** Opening Source data block **
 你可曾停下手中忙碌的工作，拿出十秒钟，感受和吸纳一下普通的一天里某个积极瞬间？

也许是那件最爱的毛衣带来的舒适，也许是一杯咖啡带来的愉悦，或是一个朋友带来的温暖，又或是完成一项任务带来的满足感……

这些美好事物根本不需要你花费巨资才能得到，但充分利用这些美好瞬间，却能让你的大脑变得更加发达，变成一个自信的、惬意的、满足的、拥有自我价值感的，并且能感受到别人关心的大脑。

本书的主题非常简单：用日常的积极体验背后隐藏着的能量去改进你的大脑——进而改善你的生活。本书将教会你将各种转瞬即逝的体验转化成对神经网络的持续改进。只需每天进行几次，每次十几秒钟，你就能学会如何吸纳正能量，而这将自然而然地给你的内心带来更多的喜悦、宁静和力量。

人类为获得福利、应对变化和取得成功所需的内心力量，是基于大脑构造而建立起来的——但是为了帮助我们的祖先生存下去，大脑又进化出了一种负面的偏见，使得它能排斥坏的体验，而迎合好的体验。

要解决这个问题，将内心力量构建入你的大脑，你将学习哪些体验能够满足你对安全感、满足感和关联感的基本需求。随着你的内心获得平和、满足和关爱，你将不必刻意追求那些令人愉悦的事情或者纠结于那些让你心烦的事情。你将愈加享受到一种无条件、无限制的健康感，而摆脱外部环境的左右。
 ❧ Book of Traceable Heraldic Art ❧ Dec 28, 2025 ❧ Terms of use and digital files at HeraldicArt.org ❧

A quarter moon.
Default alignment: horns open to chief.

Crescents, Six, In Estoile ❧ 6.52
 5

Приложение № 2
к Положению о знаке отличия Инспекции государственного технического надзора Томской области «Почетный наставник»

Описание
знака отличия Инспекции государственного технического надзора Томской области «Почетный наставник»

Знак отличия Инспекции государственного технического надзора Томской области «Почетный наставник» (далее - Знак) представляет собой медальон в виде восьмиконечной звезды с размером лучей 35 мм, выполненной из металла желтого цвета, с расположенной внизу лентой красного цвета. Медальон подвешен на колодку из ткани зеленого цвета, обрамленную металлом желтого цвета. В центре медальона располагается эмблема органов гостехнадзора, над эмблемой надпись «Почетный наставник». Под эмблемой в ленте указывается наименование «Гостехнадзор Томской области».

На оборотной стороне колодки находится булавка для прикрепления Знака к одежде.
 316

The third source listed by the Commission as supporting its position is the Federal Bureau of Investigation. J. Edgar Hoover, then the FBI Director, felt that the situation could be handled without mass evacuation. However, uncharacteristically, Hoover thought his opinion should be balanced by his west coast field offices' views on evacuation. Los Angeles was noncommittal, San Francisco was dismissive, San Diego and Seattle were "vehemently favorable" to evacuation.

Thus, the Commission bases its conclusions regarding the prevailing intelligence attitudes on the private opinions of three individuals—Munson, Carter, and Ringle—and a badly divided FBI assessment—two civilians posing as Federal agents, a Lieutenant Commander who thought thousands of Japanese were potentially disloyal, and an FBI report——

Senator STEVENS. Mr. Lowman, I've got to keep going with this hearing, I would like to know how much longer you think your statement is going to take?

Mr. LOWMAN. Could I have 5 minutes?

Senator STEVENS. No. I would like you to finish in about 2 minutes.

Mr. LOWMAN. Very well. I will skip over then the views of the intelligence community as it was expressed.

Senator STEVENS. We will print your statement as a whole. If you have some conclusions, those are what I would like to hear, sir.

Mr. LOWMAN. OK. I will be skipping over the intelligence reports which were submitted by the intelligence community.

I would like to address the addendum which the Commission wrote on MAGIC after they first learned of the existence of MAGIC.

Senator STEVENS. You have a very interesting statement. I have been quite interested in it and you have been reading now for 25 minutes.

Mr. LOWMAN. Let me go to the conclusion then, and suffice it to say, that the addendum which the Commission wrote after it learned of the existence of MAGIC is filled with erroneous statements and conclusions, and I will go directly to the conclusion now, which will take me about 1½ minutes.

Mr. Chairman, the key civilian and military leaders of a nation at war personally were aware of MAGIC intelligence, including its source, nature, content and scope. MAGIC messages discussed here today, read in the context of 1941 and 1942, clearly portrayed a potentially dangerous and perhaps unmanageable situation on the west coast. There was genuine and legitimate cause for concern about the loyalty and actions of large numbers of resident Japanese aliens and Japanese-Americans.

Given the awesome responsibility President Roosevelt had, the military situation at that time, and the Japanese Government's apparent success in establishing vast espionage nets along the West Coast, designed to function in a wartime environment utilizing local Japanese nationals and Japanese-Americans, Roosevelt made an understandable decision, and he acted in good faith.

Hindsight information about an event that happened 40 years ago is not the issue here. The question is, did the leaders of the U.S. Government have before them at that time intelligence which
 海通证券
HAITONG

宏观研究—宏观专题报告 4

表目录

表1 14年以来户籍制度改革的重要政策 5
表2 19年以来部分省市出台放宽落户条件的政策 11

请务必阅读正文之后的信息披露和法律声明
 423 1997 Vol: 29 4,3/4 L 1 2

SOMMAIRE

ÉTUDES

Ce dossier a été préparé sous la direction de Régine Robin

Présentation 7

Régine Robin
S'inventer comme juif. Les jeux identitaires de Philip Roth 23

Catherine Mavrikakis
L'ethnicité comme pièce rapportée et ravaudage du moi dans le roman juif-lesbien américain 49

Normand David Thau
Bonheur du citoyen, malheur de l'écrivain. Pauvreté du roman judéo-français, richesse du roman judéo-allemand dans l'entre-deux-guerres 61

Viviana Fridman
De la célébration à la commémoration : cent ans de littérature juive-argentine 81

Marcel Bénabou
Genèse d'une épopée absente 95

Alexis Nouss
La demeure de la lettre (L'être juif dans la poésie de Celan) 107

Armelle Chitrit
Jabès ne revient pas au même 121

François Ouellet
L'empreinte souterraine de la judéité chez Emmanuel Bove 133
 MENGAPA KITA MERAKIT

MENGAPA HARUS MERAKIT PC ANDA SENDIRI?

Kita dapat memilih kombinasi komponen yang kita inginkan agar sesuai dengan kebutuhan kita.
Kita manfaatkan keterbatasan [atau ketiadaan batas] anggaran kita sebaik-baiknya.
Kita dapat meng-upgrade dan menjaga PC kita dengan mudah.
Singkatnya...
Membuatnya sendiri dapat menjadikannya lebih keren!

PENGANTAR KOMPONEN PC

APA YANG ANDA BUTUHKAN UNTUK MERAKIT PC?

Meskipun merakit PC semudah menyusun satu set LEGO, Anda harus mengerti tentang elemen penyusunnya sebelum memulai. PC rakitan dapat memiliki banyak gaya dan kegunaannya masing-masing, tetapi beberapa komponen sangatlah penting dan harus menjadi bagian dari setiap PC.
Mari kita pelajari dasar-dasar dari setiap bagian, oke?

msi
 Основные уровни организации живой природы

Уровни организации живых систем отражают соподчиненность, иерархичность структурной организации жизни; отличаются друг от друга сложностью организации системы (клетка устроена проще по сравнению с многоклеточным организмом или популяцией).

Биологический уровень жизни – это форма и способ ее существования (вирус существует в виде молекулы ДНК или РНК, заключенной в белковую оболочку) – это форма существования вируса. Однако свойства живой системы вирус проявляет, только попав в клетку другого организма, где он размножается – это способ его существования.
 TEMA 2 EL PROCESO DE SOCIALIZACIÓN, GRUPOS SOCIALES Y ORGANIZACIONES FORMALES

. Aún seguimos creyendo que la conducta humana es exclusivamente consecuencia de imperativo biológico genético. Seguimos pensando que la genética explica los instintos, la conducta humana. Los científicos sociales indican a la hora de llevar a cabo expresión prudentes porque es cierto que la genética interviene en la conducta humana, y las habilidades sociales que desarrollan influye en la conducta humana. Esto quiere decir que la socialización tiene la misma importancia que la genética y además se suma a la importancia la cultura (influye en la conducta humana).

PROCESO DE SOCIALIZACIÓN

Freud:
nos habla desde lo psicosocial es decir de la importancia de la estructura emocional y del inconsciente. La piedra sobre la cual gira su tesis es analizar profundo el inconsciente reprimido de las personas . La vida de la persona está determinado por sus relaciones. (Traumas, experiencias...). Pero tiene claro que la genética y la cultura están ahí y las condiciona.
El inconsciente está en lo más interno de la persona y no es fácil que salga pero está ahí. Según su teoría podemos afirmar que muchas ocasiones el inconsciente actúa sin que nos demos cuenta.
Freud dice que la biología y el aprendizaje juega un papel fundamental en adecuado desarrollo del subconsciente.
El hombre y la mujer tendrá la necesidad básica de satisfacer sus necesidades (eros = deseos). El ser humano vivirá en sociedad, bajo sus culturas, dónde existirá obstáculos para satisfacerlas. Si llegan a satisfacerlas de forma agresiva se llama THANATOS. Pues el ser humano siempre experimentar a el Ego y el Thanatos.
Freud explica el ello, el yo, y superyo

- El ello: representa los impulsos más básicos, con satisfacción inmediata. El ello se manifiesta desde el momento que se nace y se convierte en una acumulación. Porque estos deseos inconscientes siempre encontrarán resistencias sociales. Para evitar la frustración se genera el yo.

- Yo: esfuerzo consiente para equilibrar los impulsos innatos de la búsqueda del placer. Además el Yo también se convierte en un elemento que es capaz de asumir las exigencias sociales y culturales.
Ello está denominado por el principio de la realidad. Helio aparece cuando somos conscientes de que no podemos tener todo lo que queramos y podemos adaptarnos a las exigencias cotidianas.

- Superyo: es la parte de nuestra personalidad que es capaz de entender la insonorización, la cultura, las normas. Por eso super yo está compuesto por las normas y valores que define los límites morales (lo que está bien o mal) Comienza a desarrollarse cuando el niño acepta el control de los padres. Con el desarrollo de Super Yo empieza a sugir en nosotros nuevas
** Closing Source data block **
Task brief.
Please copy, exactly as written, every line in the listing above from the line with "at HeraldicArt.org ❧" up to and including the line with "знака отличия Инспекции".

Result for this exercise.
 ❧ Book of Traceable Heraldic Art ❧ Dec 28, 2025 ❧ Terms of use and digital files at HeraldicArt.org ❧

A quarter moon.
Default alignment: horns open to chief.

Crescents, Six, In Estoile ❧ 6.52
 5

Приложение № 2
к Положению о знаке отличия Инспекции государственного технического надзора Томской области «Почетный наставник»

Описание
знака отличия Инспекции государственного технического надзора Томской области «Почетный наставник»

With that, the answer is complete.